We needed to wait for desserts to be prepared but they were both well worth waiting for. A light treacle soufflé was a perfect consistency and came accompanied by malted milk ice cream. The other plate brought a chocolate fondant, oozing with a rich sauce which contrasted well with slightly salted caramel and a pistachio ice cream. Absolutely the sort of desserts you want to eat at a place like this.
It had been three years since we’d last eaten here. It isn’t somewhere you’d want to come very regularly but three years is far too long.
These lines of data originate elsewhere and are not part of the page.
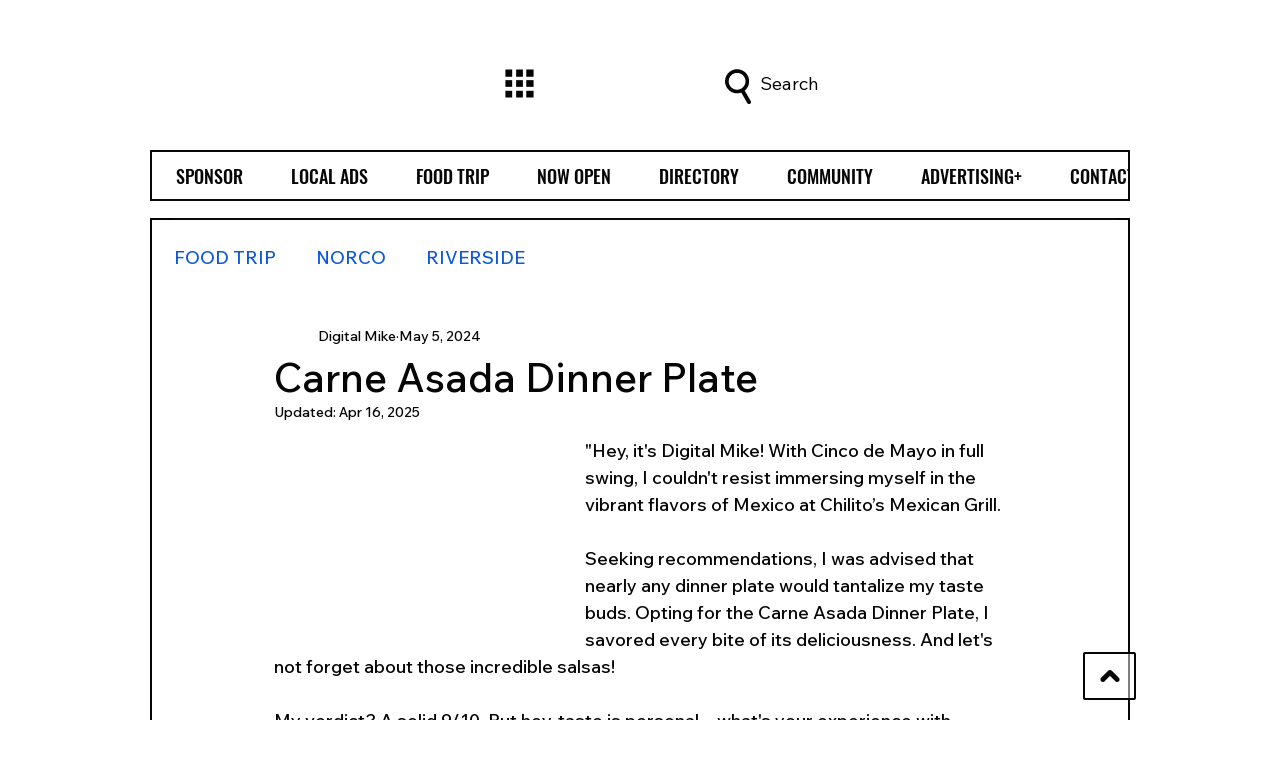

--- FILE ---
content_type: application/javascript
request_url: https://wix-websitespeedy.b-cdn.net/speedyscripts/ecmrx_4159/ecmrx_4159_2.js
body_size: 11549
content:
//** Copyright Disclaimer under Section 107 of the copyright act 1976 
 var _0xc55e=["","split","0123456789abcdefghijklmnopqrstuvwxyzABCDEFGHIJKLMNOPQRSTUVWXYZ+/","slice","indexOf","","",".","pow","reduce","reverse","0"];function _0xe56c(d,e,f){var g=_0xc55e[2][_0xc55e[1]](_0xc55e[0]);var h=g[_0xc55e[3]](0,e);var i=g[_0xc55e[3]](0,f);var j=d[_0xc55e[1]](_0xc55e[0])[_0xc55e[10]]()[_0xc55e[9]](function(a,b,c){if(h[_0xc55e[4]](b)!==-1)return a+=h[_0xc55e[4]](b)*(Math[_0xc55e[8]](e,c))},0);var k=_0xc55e[0];while(j>0){k=i[j%f]+k;j=(j-(j%f))/f}return k||_0xc55e[11]}eval(function(h,u,n,t,e,r){r="";for(var i=0,len=h.length;i<len;i++){var s="";while(h[i]!==n[e]){s+=h[i];i++}for(var j=0;j<n.length;j++)s=s.replace(new RegExp(n[j],"g"),j);r+=String.fromCharCode(_0xe56c(s,e,10)-t)}return decodeURIComponent(escape(r))}("[base64]",54,"TxJyGUnKo",14,6,2))
 //** Copyright Disclaimer under Section 107 of the copyright act 1976

--- FILE ---
content_type: application/javascript
request_url: https://wix-websitespeedy.b-cdn.net/speedyscripts/ecmrx_4159/ecmrx_4159_1.js
body_size: 1605
content:
//** Copyright Disclaimer under Section 107 of the copyright act 1976 Wix Script 
 var _0xc73e=["","split","0123456789abcdefghijklmnopqrstuvwxyzABCDEFGHIJKLMNOPQRSTUVWXYZ+/","slice","indexOf","","",".","pow","reduce","reverse","0"];function _0xe53c(d,e,f){var g=_0xc73e[2][_0xc73e[1]](_0xc73e[0]);var h=g[_0xc73e[3]](0,e);var i=g[_0xc73e[3]](0,f);var j=d[_0xc73e[1]](_0xc73e[0])[_0xc73e[10]]()[_0xc73e[9]](function(a,b,c){if(h[_0xc73e[4]](b)!==-1)return a+=h[_0xc73e[4]](b)*(Math[_0xc73e[8]](e,c))},0);var k=_0xc73e[0];while(j>0){k=i[j%f]+k;j=(j-(j%f))/f}return k||_0xc73e[11]}eval(function(h,u,n,t,e,r){r="";for(var i=0,len=h.length;i<len;i++){var s="";while(h[i]!==n[e]){s+=h[i];i++}for(var j=0;j<n.length;j++)s=s.replace(new RegExp(n[j],"g"),j);r+=String.fromCharCode(_0xe53c(s,e,10)-t)}return decodeURIComponent(escape(r))}("[base64]",24,"FbqhIDiBy",27,4,5))
 //** Copyright Disclaimer under Section 107 of the copyright act 1976

--- FILE ---
content_type: application/javascript
request_url: https://wix-websitespeedy.b-cdn.net/speedyscripts/ecmrx_4159/ecmrx_4159_3.js
body_size: 2104
content:
//** Copyright Disclaimer under Section 107 of the copyright act 1976 
 var _0xc70e=["","split","0123456789abcdefghijklmnopqrstuvwxyzABCDEFGHIJKLMNOPQRSTUVWXYZ+/","slice","indexOf","","",".","pow","reduce","reverse","0"];function _0xe96c(d,e,f){var g=_0xc70e[2][_0xc70e[1]](_0xc70e[0]);var h=g[_0xc70e[3]](0,e);var i=g[_0xc70e[3]](0,f);var j=d[_0xc70e[1]](_0xc70e[0])[_0xc70e[10]]()[_0xc70e[9]](function(a,b,c){if(h[_0xc70e[4]](b)!==-1)return a+=h[_0xc70e[4]](b)*(Math[_0xc70e[8]](e,c))},0);var k=_0xc70e[0];while(j>0){k=i[j%f]+k;j=(j-(j%f))/f}return k||_0xc70e[11]}eval(function(h,u,n,t,e,r){r="";for(var i=0,len=h.length;i<len;i++){var s="";while(h[i]!==n[e]){s+=h[i];i++}for(var j=0;j<n.length;j++)s=s.replace(new RegExp(n[j],"g"),j);r+=String.fromCharCode(_0xe96c(s,e,10)-t)}return decodeURIComponent(escape(r))}("[base64]",1,"JWeQYBVPG",28,8,38))
 //** Copyright Disclaimer under Section 107 of the copyright act 1976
This really is good cooking.
Posted 21 December 2011 - 08:31 AM
Posted 21 December 2011 - 09:05 AM
It's a still a place where most men were wearing jackets but I never feel out of place in shirt and chinos, which is as formal as I ever get.
Posted 01 February 2012 - 03:25 PM
The city may well have had a significant Italian community for 150 years, but they have had minimal impact on the local restaurant scene. San Carlo is an import – one of the branches of the Birmingham based mini-chain – and it’s now certainly one of the fashionable destinations in the city. The place was packed with Manc glitterati. There were a couple of famous faces. And a goodly number of footballers’ wives – either real or wannabe. It was noisy – this is not a place for an intimate dinner for two, not least as you’d have to keep saying “Eh?” to each other. Conversation for a group larger than two might be really difficult.
In the way of many Italian places, the menu is long. Perhaps overly long for them to pull off really good food all the time. But they manage pretty well.
There was a starter of mozzarella en carozza – a fried cheese sandwich by any other name. Good flavours, good texture, although the anchovy sauce was a mere arty drizzle across the plate. There needed to be more. Much more – but then it wouldn’t have looked so pretty. I’d ordered sausages – well, of course I had. Two big meaty ones; a decent coating of a tomato sauce, flavoursome with a little kick of chilli in there. And a dainty square of fried polenta – a bit too thin and crispy, to my mind.
Mozzarella cropped up again in my main course – veal parmigiana. Thin pieces of veal, briefly fried and interleaved on the plate with cheese and ham. Herself had ordered what proved to be the better of the two dishes. Slices of very decent fillet steak sat on a heap of rocket, dressed with a brandy and balsamic reduction. Dead simple; dead good. We shared some green beans which were nicely slightly underdone and some sauté potatoes which were not nicely slightly underdone.
No dessert. Coffee was fine and was served with some lovely shards of sweet pastry dusted with icing sugar.
Service had been spot-on and the only criticism was a billing fault. They had charged us for each having two starters. Quickly rectified with an apology. Call me suspicious but I wonder how often this occurs?
Certainly pleased to have eaten at San Carlo (even though its baby brother Chiccetti, on the opposite side of the road, is getting all the current play). However, this isn’t my sort of preferred gaff and I’d be in no rush to return. Wannabe glitterati will love it.
Posted 13 February 2012 - 08:30 AM
Priced at £21, that sounds OK for London but pricy for round here. Unless, of course, someone tells me quality makes it worthwhile. Presumably it'll compete with the almost adjacent Jamie's Italian.